WORK INSTRUCTION> In the forum thread below, which fence is said to be no longer made?

READING TEXT>
# Saw Stop bench vs Bench dog floor?



## wagspe208 (Jan 26, 2019)

Long story short.
I want cast iron table, and have been searching. Planning on the triton tra001 as they seem to be popular, and will eliminate the need for the lift.
Rockler has the bench dog 24x32 table with fence, plate, and stand on sale for 599 right now.
Saw Stop has their RT-BT bench mounted, stand, fence, no insert, power switch for 550. It is a 16x27 table. 
Saw stop is smaller, obviously. no insert. Bench dog is bolt in router and go. So, really about the same price as saw stop with insert/ plate.
SO... is the bigger table nice, required? I am just a hack. I have my grandfathers (subsequently my dads)craftsman table saw, circa 50's, craftsman joiner of same era. A dewalt radial arm saw... same age. All heavy, cast iron pieces... when quality existed in the world. I want to build some boxes... maybe jewelry boxes, storage boxes, and my casket. (I know... )
I need to upgrade the fence on the old table saw. Id prefer to stick with one brand of fences, jigs, etc., for interchangeability. 
Oh, I'm really a metal fab guy. Wood is a nice alternative for a while. I understand precision. I know quality. 
Thanks
Wags


----------



## CharleyL (Feb 28, 2009)

Welcome to Router Forums N/a. I have to called you that because you haven't completed your profile, so it calls you N/a in the panel to the left of your post. Please do this if you plan to stick around. A first name or what you like to be called makes our responses much more personal, so please do this, and please come back to tell us more about your tools and progress. Many of us, including me, do metal working as well. I think you will like it here.

The Delta Unifence and Biesmeyer fences are considered by many to be about the best you could want, but the Unifence is no longer being made, so finding a used one is about the only way to get one. The Saw Stop fence is supposed to be pretty good. The Delta T2 fence is still being made and is quite good. Also look at one by a company called VSCT Very Super Cool Tools. Do some internet searches to find information about them. My table saw is a Delta Unisaw and it came used with a Unifence. I quit looking at fences and table saws after getting it. I don't think I need to look any further as it is more accurate than I need and my son will inherit it, so I have no experience with any of these other brands that I've listed, except for the Biesmeyer, which I use where I work. I first learned how to use a table saw, and use it safely, on a 50's Craftsman saw that my uncle owned. His fence wasn't the greatest either, but the saw was rock solid.

DATASET SECTION>
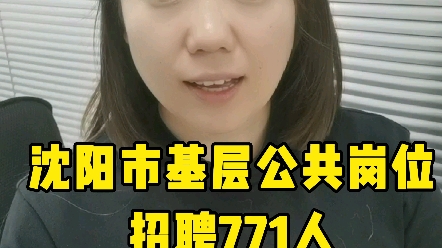 沈阳市基层公共岗位服务人员招聘771人哔哩哔哩bilibili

EXPECTED ANSWER> The Delta Unifence.